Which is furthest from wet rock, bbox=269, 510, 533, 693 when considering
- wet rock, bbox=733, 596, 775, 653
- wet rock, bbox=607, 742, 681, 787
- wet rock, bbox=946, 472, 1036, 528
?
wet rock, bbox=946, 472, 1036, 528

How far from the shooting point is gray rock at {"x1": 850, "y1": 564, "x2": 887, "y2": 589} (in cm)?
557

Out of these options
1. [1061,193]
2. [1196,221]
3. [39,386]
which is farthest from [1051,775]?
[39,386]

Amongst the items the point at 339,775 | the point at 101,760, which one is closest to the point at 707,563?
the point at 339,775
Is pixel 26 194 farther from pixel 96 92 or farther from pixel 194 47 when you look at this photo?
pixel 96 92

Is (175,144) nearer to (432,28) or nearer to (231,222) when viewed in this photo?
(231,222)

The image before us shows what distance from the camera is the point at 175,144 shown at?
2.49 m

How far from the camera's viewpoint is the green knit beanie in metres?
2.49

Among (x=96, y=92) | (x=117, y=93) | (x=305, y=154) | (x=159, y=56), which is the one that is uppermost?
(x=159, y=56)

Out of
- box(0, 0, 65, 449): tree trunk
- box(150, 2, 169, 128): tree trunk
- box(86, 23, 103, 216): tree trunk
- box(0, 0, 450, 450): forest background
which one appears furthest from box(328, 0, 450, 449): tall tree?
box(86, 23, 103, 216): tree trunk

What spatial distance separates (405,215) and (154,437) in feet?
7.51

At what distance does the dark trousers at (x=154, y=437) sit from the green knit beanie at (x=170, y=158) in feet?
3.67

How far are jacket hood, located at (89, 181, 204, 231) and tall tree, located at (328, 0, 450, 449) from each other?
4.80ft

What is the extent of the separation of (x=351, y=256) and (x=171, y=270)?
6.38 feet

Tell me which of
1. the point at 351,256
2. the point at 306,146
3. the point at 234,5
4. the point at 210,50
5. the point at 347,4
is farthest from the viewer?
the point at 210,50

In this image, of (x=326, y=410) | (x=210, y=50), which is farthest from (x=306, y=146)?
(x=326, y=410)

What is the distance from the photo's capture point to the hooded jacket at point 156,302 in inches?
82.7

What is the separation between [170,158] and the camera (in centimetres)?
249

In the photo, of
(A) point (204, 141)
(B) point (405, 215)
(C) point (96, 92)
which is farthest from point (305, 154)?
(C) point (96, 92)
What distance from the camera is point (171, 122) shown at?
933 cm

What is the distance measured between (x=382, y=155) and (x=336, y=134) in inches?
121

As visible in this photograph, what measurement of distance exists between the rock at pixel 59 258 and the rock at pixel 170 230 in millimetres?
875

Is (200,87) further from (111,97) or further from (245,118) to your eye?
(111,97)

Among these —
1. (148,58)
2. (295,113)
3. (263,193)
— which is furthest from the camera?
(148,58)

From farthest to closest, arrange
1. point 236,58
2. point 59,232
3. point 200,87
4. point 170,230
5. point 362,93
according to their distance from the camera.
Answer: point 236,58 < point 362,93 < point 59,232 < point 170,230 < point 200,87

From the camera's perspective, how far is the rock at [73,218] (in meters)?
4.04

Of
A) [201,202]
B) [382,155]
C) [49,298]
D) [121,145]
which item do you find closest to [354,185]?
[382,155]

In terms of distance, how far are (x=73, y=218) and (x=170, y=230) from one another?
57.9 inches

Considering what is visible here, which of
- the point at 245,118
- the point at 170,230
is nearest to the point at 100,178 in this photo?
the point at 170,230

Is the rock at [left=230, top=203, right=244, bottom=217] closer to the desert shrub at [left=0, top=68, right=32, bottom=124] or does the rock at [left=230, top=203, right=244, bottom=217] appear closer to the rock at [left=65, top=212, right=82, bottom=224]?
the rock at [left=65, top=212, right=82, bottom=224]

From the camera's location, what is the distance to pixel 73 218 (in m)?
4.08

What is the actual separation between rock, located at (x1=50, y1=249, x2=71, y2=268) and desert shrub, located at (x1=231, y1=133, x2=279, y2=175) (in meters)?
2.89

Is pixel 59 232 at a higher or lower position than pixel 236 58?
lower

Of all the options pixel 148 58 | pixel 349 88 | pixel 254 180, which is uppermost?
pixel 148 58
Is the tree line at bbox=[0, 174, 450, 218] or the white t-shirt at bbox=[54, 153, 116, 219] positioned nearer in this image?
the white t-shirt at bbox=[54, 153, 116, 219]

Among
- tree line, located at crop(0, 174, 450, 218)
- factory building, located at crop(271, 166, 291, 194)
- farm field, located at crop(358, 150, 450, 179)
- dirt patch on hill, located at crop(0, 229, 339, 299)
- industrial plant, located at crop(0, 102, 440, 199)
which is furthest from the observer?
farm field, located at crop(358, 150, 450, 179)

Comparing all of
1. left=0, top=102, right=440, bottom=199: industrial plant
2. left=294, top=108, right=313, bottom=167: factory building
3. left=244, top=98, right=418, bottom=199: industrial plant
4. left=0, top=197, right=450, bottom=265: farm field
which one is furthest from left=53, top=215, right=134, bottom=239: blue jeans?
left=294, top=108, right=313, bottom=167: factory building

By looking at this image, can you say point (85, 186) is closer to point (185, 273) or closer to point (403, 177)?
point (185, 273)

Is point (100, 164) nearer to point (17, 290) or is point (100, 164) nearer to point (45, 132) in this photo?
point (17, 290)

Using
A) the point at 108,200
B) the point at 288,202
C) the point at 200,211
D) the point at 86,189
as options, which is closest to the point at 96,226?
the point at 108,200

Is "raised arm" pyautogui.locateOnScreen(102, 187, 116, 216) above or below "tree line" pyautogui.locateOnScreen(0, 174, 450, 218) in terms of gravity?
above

Problem details
Set down the listing in full, keeping every word exactly as it is.

Task output
Which is furthest from wet rock, bbox=269, 510, 533, 693 when considering
- wet rock, bbox=733, 596, 775, 653
- wet rock, bbox=607, 742, 681, 787
- wet rock, bbox=946, 472, 1036, 528
?
wet rock, bbox=946, 472, 1036, 528

How far from the shooting point is gray rock at {"x1": 850, "y1": 564, "x2": 887, "y2": 589} (in cm)?
557

Out of these options
1. [1061,193]
2. [1196,221]
3. [39,386]
which is farthest from [1051,775]?
[39,386]

Amongst the items the point at 339,775 | the point at 101,760, which one is closest to the point at 707,563?
the point at 339,775
Is pixel 26 194 farther from pixel 96 92 or farther from pixel 194 47 when you look at this photo?
pixel 96 92

Is (175,144) nearer to (432,28) or nearer to (231,222) when viewed in this photo?
(231,222)

The image before us shows what distance from the camera is the point at 175,144 shown at?
2.49 m

How far from the camera's viewpoint is the green knit beanie in metres?
2.49

Among (x=96, y=92) | (x=117, y=93) | (x=305, y=154) | (x=159, y=56), which is the one that is uppermost?
(x=159, y=56)

Out of
- box(0, 0, 65, 449): tree trunk
- box(150, 2, 169, 128): tree trunk
- box(86, 23, 103, 216): tree trunk
- box(0, 0, 450, 450): forest background
which one appears furthest from box(328, 0, 450, 449): tall tree?
box(86, 23, 103, 216): tree trunk

What spatial distance separates (405,215) and (154,437) in feet?
7.51

At what distance does the dark trousers at (x=154, y=437) sit from the green knit beanie at (x=170, y=158) in feet?
3.67

How far are jacket hood, located at (89, 181, 204, 231) and tall tree, located at (328, 0, 450, 449) from each other?
4.80ft

What is the extent of the separation of (x=351, y=256) and (x=171, y=270)?
6.38 feet

Tell me which of
1. the point at 351,256
2. the point at 306,146
3. the point at 234,5
4. the point at 210,50
5. the point at 347,4
is farthest from the viewer?
the point at 210,50

In this image, of (x=326, y=410) | (x=210, y=50), which is farthest from (x=306, y=146)?
(x=326, y=410)

What is the distance from the photo's capture point to the hooded jacket at point 156,302 in inches?
82.7

What is the separation between [170,158] and the camera (in centimetres)?
249

In the photo, of
(A) point (204, 141)
(B) point (405, 215)
(C) point (96, 92)
which is farthest from point (305, 154)?
(C) point (96, 92)
What distance from the camera is point (171, 122) shown at?
933 cm

What is the distance measured between (x=382, y=155) and (x=336, y=134) in inches?
121

As visible in this photograph, what measurement of distance exists between the rock at pixel 59 258 and the rock at pixel 170 230 in millimetres?
875

Is (200,87) further from (111,97) or further from (245,118) to your eye?
(111,97)

Among these —
1. (148,58)
2. (295,113)
3. (263,193)
— which is furthest from the camera?
(148,58)

From farthest to closest, arrange
1. point 236,58
2. point 59,232
3. point 200,87
4. point 170,230
5. point 362,93
according to their distance from the camera.
Answer: point 236,58 < point 362,93 < point 59,232 < point 170,230 < point 200,87

From the camera's perspective, how far is the rock at [73,218] (in meters)?
4.04

Of
A) [201,202]
B) [382,155]
C) [49,298]
D) [121,145]
which item do you find closest to [354,185]?
[382,155]

In terms of distance, how far are (x=73, y=218) and (x=170, y=230) from one another?
57.9 inches

Considering what is visible here, which of
- the point at 245,118
- the point at 170,230
is nearest to the point at 100,178 in this photo?
the point at 170,230

Is the rock at [left=230, top=203, right=244, bottom=217] closer to the desert shrub at [left=0, top=68, right=32, bottom=124] or does the rock at [left=230, top=203, right=244, bottom=217] appear closer to the rock at [left=65, top=212, right=82, bottom=224]?
the rock at [left=65, top=212, right=82, bottom=224]

From the camera's location, what is the distance to pixel 73 218 (in m)?
4.08

What is the actual separation between rock, located at (x1=50, y1=249, x2=71, y2=268) and desert shrub, located at (x1=231, y1=133, x2=279, y2=175) (in meters)?
2.89

Is pixel 59 232 at a higher or lower position than pixel 236 58?
lower

Of all the options pixel 148 58 | pixel 349 88 | pixel 254 180, which is uppermost?
pixel 148 58
Is the tree line at bbox=[0, 174, 450, 218] or the white t-shirt at bbox=[54, 153, 116, 219] positioned nearer in this image?
the white t-shirt at bbox=[54, 153, 116, 219]

Among
- tree line, located at crop(0, 174, 450, 218)
- factory building, located at crop(271, 166, 291, 194)
- farm field, located at crop(358, 150, 450, 179)
- dirt patch on hill, located at crop(0, 229, 339, 299)
- industrial plant, located at crop(0, 102, 440, 199)
which is furthest from the observer?
farm field, located at crop(358, 150, 450, 179)

Comparing all of
1. left=0, top=102, right=440, bottom=199: industrial plant
2. left=294, top=108, right=313, bottom=167: factory building
3. left=244, top=98, right=418, bottom=199: industrial plant
4. left=0, top=197, right=450, bottom=265: farm field
which one is furthest from left=53, top=215, right=134, bottom=239: blue jeans?
left=294, top=108, right=313, bottom=167: factory building

By looking at this image, can you say point (85, 186) is closer to point (185, 273) or closer to point (403, 177)?
point (185, 273)

Is point (100, 164) nearer to point (17, 290) or is point (100, 164) nearer to point (45, 132) in this photo?
point (17, 290)

Using
A) the point at 108,200
B) the point at 288,202
C) the point at 200,211
D) the point at 86,189
as options, which is closest to the point at 96,226?
the point at 108,200

Is "raised arm" pyautogui.locateOnScreen(102, 187, 116, 216) above or below "tree line" pyautogui.locateOnScreen(0, 174, 450, 218) in terms of gravity?
above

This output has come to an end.